1. `user_message_chunk` echo on the interactive prompt path

The agent's `Session#executePrompt` forwards the prompt straight to the LLM without emitting `user_message_chunk` to the session bus. The cron path (`Session.ts:1402`) and `HistoryReplayer` (`HistoryReplayer.ts:65`) DO emit it; only the interactive path was the outlier. Result: when client A sent a prompt, other clients on the same session saw only the agent's reply — never the input — until a session reload.

Fix: new `echoPromptToSessionBus` helper in `bridge.ts` publishes one `user_message_chunk` per content block of the incoming `PromptRequest`, stamped with envelope-level `originatorClientId` so SDK consumers with `suppressOwnUserEcho: true` filter the echo on the originator's own UI. Multi-modal blocks pass through verbatim for future-compat with Core's multi-modal echo work (PR #4353 §D).

`_meta.source: 'bridge-echo'` distinguishes bridge-synthesized echoes from agent-emitted content.

2. `prompt_cancelled` broadcast in cancelSession

`bridge.cancelSession` forwarded the ACP cancel notification to the agent and resolved pending permissions, but did NOT publish any event on the session bus.
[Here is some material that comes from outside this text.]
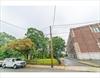 42 Deckard St 1 Boston MA 02121 | MLS 72541725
Other clients learned that A had cancelled only by absence of further `agent_message_chunk` frames — heuristic and late.

Fix: emit a `prompt_cancelled` envelope before the ACP forward so peer clients see the cancel as a first-class event. Envelope-level `originatorClientId` identifies the cancelling client.

3. `replay_complete` sentinel in EventBus.subscribe

A consumer attaching via `Last-Event-ID: ` had no positive signal when the replay loop drained — they had to heuristically time out the catch-up spinner. The state-resync path already had a synthetic `state_resync_required` frame; the success path lacked parity.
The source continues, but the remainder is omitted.